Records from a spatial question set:
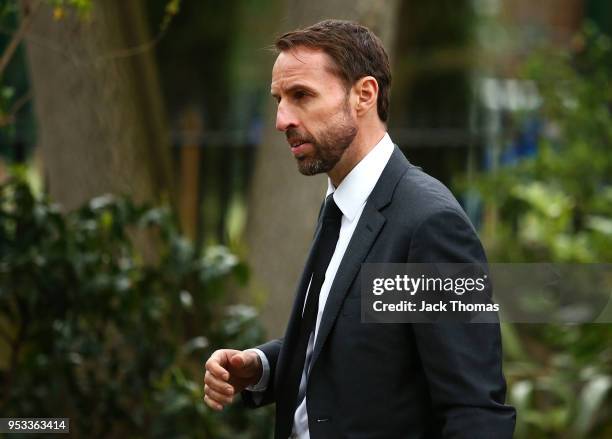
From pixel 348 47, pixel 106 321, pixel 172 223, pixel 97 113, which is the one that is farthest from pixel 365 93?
pixel 97 113

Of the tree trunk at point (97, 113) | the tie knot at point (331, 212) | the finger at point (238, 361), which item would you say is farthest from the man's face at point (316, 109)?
the tree trunk at point (97, 113)

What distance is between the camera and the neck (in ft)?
8.29

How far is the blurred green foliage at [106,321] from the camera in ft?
15.0

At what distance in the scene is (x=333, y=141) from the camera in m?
2.49

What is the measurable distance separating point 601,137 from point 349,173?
209 inches

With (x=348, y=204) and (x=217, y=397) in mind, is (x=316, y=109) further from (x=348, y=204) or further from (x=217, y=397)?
(x=217, y=397)

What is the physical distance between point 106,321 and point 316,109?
2579 mm

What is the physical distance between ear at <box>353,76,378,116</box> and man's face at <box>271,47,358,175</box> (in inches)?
1.2

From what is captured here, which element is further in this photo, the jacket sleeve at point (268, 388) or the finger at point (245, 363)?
the jacket sleeve at point (268, 388)

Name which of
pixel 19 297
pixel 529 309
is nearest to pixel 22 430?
pixel 19 297

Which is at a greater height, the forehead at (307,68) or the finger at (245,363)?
the forehead at (307,68)

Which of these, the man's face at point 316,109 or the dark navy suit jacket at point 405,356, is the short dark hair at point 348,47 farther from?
the dark navy suit jacket at point 405,356

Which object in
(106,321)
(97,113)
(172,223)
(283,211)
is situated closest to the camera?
(106,321)

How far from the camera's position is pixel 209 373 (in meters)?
2.51
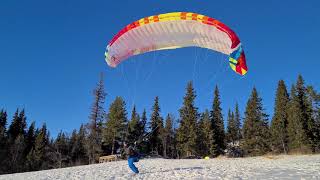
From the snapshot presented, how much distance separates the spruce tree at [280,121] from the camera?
188 ft

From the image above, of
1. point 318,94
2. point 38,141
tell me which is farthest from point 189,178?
point 38,141

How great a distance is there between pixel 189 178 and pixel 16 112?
67.4m

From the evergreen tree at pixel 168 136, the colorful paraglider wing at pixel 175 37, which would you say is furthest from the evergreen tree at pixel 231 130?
the colorful paraglider wing at pixel 175 37

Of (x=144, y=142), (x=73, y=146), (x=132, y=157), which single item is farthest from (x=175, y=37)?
(x=73, y=146)

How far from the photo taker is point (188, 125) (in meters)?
55.3

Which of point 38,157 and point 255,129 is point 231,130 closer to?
point 255,129

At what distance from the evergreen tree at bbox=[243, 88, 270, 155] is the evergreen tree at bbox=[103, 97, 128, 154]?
20643 mm

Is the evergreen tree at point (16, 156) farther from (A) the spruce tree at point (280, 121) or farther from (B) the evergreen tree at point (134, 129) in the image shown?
(A) the spruce tree at point (280, 121)

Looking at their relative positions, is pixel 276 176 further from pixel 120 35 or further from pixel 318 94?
pixel 318 94

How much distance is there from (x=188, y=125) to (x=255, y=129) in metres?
11.2

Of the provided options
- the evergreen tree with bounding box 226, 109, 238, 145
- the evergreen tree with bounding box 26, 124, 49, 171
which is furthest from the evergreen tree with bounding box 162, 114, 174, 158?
the evergreen tree with bounding box 26, 124, 49, 171

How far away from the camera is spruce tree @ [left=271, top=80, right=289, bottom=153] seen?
5738 centimetres

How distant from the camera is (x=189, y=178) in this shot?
14430 mm

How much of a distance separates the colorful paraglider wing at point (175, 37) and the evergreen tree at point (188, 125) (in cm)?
3566
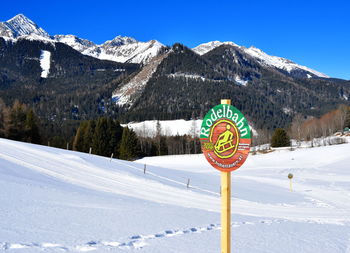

Short exercise ->
Can you arrange the part of the data that opens with the line containing "How distant from" and runs to the end of the data as a JSON list of strings, one per line, with blank lines and pictures left out?

Result of the exercise ->
[
  "How distant from the camera is (x=189, y=178) in this shot?",
  "14430 mm",
  "How much of a distance separates the colorful paraglider wing at point (175, 37) and the evergreen tree at point (188, 125) (in cm)?",
  "3566"
]